**SOURCE RECORDS:**
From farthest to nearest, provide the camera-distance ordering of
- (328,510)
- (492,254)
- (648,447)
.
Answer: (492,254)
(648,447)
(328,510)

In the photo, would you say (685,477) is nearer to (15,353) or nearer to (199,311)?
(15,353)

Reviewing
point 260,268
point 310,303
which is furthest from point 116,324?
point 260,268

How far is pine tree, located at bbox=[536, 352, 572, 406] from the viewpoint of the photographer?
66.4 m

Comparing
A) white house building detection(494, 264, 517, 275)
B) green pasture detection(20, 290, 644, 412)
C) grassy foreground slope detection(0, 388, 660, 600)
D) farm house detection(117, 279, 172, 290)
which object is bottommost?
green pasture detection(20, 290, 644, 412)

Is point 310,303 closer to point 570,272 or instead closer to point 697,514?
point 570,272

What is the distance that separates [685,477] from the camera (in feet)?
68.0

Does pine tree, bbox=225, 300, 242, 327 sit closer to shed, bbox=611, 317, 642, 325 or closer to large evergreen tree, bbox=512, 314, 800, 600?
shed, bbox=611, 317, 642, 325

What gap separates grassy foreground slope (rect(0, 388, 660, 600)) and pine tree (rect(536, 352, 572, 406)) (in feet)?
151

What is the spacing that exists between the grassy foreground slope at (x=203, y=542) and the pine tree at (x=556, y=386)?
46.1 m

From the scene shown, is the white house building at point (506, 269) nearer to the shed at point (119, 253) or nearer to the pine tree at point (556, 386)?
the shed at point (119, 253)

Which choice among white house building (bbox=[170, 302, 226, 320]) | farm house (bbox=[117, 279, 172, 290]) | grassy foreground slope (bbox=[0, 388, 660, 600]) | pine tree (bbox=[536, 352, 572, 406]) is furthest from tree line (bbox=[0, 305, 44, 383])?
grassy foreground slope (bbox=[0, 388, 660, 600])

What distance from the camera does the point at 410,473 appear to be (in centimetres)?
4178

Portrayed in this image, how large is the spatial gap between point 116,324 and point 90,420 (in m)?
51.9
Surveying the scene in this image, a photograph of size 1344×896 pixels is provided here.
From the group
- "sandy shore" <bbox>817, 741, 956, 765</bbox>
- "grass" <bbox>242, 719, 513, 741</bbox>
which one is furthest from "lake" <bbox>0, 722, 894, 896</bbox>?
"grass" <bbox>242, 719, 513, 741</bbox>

**WORK REQUIRED:**
Please return every line of the records that contains the string "farm".

**THE COMPLETED TASK:**
D) farm house detection(117, 279, 172, 290)
Which choice among white house building (bbox=[170, 302, 226, 320]) | farm house (bbox=[117, 279, 172, 290]) | grassy foreground slope (bbox=[0, 388, 660, 600]) | pine tree (bbox=[536, 352, 572, 406]) is furthest from tree line (bbox=[0, 305, 44, 383])?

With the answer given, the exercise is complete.